Believing is having absolute assurance. It means you know and accept that something is true. We often use the word believe so casually that it has come to mean that one simply thinks or guesses that something is true with no strong conviction.
Ask Jesus to come into your heart
Can Jesus crawl up into your heart? Does He even indwell your life as a believer? We know that the Holy Spirit indwells believers (John 14:17, Acts 1 and 2, 1 Corinthians 6:19, etc.), but saying that you are accepting Jesus into your heart is confusing and doctrinally questionable. You accept Jesus as your savior, or ask Him to lead and guide your life, but you don’t take Jesus and shove Him into your heart.
Give your heart to Jesus
To an unsaved person, and especially a child, this can sound pretty morbid. You take the muscle out of your chest and give it to Jesus? That is pretty confusing. It is best to avoid this phrase completely. Or substitute something like, “give your life over to Jesus’ control.”

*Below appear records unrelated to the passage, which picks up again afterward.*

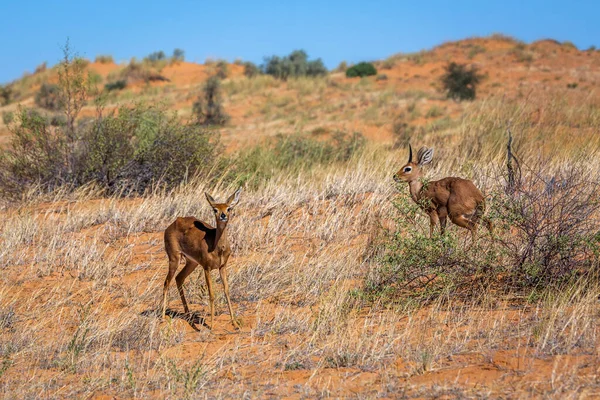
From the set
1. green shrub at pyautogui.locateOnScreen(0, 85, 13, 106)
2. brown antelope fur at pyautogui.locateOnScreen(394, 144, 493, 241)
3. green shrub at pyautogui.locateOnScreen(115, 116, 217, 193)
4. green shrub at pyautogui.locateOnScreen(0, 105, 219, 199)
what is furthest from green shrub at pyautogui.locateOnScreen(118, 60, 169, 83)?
brown antelope fur at pyautogui.locateOnScreen(394, 144, 493, 241)

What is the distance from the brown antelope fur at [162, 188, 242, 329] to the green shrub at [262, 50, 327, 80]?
3353 cm

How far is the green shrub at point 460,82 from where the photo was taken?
28.9 m

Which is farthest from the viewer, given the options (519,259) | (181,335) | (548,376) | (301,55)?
(301,55)

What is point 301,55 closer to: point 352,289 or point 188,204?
point 188,204

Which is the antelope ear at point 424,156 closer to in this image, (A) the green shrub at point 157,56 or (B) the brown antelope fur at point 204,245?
(B) the brown antelope fur at point 204,245

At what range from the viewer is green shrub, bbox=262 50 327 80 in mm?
40925

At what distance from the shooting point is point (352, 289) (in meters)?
6.80

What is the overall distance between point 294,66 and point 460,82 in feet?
49.8

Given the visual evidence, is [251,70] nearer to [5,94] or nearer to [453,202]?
[5,94]

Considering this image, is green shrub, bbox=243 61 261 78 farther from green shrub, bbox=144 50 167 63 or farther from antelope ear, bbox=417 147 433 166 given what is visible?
antelope ear, bbox=417 147 433 166

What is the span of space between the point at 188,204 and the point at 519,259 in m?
5.11

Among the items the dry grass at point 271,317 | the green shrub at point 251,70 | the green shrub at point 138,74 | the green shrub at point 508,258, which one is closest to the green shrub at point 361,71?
the green shrub at point 251,70

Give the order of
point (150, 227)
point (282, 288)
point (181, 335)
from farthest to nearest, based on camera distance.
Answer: point (150, 227) < point (282, 288) < point (181, 335)

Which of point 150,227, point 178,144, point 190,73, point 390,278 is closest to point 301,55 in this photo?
point 190,73
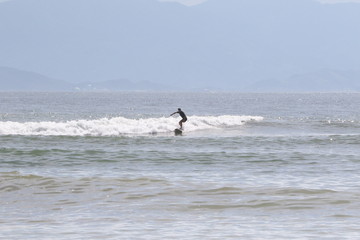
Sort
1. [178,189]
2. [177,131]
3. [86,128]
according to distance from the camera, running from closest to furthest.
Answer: [178,189] < [86,128] < [177,131]

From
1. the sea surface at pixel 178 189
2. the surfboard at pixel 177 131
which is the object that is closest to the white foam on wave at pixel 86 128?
the surfboard at pixel 177 131

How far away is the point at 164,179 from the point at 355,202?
6.24 metres

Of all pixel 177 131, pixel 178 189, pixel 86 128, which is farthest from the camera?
pixel 177 131

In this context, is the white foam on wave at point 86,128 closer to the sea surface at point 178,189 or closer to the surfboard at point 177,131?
the surfboard at point 177,131

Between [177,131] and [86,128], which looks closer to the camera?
[86,128]

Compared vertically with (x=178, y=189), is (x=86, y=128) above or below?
above

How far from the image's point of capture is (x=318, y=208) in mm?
14961

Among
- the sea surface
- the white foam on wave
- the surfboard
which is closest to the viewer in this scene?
the sea surface

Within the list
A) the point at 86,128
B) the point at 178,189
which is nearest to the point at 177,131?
the point at 86,128

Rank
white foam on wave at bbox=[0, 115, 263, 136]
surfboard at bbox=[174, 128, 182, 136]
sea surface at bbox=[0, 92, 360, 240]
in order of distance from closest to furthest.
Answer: sea surface at bbox=[0, 92, 360, 240], white foam on wave at bbox=[0, 115, 263, 136], surfboard at bbox=[174, 128, 182, 136]

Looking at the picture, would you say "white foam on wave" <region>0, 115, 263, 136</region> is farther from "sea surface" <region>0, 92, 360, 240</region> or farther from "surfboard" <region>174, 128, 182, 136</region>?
"sea surface" <region>0, 92, 360, 240</region>

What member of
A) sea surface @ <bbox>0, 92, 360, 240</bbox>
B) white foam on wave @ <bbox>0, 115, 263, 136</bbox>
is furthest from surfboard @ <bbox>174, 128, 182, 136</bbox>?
sea surface @ <bbox>0, 92, 360, 240</bbox>

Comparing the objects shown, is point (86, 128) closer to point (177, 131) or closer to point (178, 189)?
point (177, 131)

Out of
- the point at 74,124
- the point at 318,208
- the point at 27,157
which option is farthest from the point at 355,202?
the point at 74,124
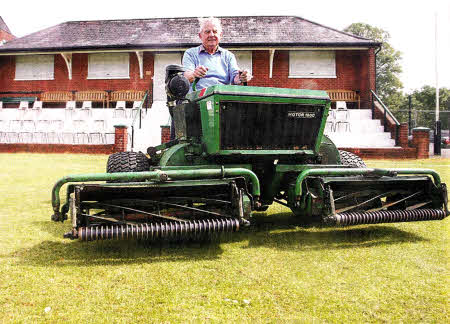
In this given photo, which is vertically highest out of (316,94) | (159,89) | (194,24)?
(194,24)

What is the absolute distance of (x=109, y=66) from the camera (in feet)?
77.8

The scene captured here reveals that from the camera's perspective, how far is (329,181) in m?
3.85

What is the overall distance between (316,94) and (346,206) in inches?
45.9

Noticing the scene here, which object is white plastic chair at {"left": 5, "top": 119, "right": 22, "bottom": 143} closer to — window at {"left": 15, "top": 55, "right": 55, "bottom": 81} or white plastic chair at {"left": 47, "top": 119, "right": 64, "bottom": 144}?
white plastic chair at {"left": 47, "top": 119, "right": 64, "bottom": 144}

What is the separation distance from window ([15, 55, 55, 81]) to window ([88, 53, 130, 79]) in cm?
243

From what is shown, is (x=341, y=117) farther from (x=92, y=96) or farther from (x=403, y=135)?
(x=92, y=96)

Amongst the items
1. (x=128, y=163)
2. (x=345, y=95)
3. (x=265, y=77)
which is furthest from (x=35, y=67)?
(x=128, y=163)

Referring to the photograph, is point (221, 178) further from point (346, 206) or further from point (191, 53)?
point (191, 53)

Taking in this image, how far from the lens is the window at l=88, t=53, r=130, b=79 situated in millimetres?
23531

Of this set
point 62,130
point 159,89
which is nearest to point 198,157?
point 62,130

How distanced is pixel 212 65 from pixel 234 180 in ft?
5.49

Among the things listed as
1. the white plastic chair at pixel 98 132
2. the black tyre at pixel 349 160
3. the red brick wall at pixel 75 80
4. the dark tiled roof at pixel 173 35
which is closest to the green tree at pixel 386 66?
the dark tiled roof at pixel 173 35

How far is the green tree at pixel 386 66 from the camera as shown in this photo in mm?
53156

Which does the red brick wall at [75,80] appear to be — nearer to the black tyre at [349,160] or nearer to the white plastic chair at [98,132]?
the white plastic chair at [98,132]
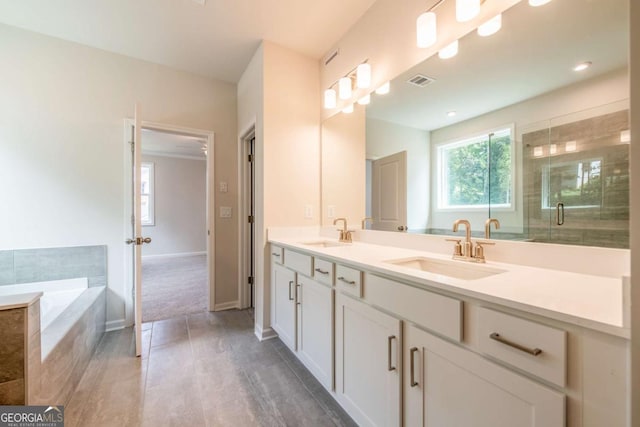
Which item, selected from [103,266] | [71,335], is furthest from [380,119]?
[103,266]

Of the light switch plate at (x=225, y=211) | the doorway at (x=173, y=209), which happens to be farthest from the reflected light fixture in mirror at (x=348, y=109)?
the doorway at (x=173, y=209)

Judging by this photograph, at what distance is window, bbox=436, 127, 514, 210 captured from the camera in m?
1.23

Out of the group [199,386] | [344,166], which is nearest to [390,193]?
[344,166]

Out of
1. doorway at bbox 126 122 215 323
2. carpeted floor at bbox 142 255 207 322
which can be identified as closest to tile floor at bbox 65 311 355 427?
carpeted floor at bbox 142 255 207 322

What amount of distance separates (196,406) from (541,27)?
2.53 m

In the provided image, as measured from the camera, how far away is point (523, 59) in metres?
1.17

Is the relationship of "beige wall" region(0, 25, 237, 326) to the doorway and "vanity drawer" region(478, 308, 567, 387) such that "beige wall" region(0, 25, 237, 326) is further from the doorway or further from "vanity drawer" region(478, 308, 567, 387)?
"vanity drawer" region(478, 308, 567, 387)

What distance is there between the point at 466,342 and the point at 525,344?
17 centimetres

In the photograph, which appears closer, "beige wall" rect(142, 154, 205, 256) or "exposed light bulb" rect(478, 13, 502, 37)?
"exposed light bulb" rect(478, 13, 502, 37)

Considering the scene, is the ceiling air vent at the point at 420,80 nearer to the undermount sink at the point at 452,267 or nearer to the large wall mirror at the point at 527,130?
the large wall mirror at the point at 527,130

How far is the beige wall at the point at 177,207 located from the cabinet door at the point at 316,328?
544cm

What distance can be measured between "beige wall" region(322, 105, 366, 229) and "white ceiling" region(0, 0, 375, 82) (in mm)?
702

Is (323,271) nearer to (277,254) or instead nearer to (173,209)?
(277,254)

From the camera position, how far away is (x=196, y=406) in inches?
57.3
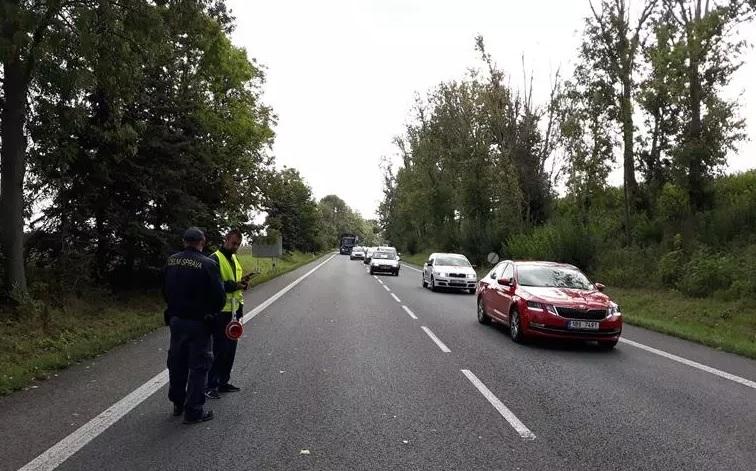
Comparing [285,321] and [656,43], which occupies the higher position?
[656,43]

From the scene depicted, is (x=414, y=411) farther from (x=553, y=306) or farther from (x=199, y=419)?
(x=553, y=306)

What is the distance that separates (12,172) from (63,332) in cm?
316

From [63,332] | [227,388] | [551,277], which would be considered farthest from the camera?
[551,277]

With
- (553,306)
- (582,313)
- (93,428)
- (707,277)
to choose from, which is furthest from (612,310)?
(707,277)

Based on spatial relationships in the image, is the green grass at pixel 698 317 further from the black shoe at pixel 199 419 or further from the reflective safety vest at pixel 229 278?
the black shoe at pixel 199 419

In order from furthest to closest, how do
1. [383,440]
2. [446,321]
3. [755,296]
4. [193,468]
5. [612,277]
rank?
[612,277] → [755,296] → [446,321] → [383,440] → [193,468]

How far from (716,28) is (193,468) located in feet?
71.8

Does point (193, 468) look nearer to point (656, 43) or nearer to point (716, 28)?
point (716, 28)

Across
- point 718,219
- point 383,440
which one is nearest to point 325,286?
point 718,219

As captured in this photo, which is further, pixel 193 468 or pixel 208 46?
pixel 208 46

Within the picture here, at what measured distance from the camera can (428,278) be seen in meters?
23.9

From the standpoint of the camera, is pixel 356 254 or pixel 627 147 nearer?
pixel 627 147

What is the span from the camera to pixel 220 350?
637 cm

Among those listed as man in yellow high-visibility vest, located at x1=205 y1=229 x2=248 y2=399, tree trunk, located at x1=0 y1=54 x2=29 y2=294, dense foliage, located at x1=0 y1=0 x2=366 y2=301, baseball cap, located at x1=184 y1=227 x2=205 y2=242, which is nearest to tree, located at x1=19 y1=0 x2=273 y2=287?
dense foliage, located at x1=0 y1=0 x2=366 y2=301
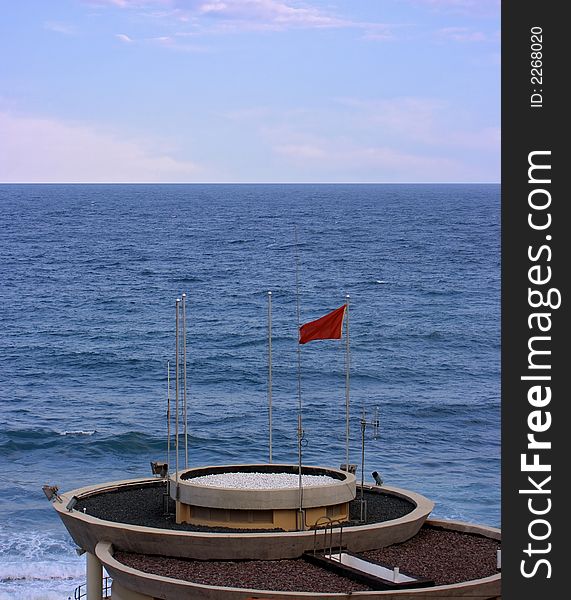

Trust Jesus to forgive you
This can be misunderstood to mean that you hope Jesus will forgive your mistake. There is no assurance that He will nor an acknowledgement that you have broken God’s laws. The phrase is not necessarily a bad one, but you must explain clearly what you mean instead of just using the phrase with an unbeliever.
Make a profession of faith
Is that like making a profession of being a plumber or a doctor? Obviously you are not talking about a career path, but it can easily be misunderstood in that way. This is another phrase that should probably be avoided around unsaved people you are trying to witness to.
Be born again
I know what you are thinking, “but Jesus used this phrase in John 3.” That is true. It certainly isn’t a bad phrase, but think about how that sounds to someone unfamiliar with its meaning. They could interpret that as “you believe you were reincarnated and came back to earth again in a second birth.” The phrase is very descriptive and appropriate. When Jesus used it He took the time to explain it. Don’t just use a good term like born again without taking the time to explain what you mean.
Each of these terms are fine to use in appropriate places (well, maybe not ‘ask Jesus into your heart’). But knowing when and where that appropriate place is can sometimes be difficult. If you are in a church, bible study or prayer group where everyone is already saved and familiar with the terminology, then these words are not at all confusing. However, to an unsaved person we can often make them even more confused by using Christian jargon and not explaining what we mean by the words we say.
When preparing your testimony, take the time to pick words and phrases that are clear and mean what you intend them to mean—even to the unbeliever.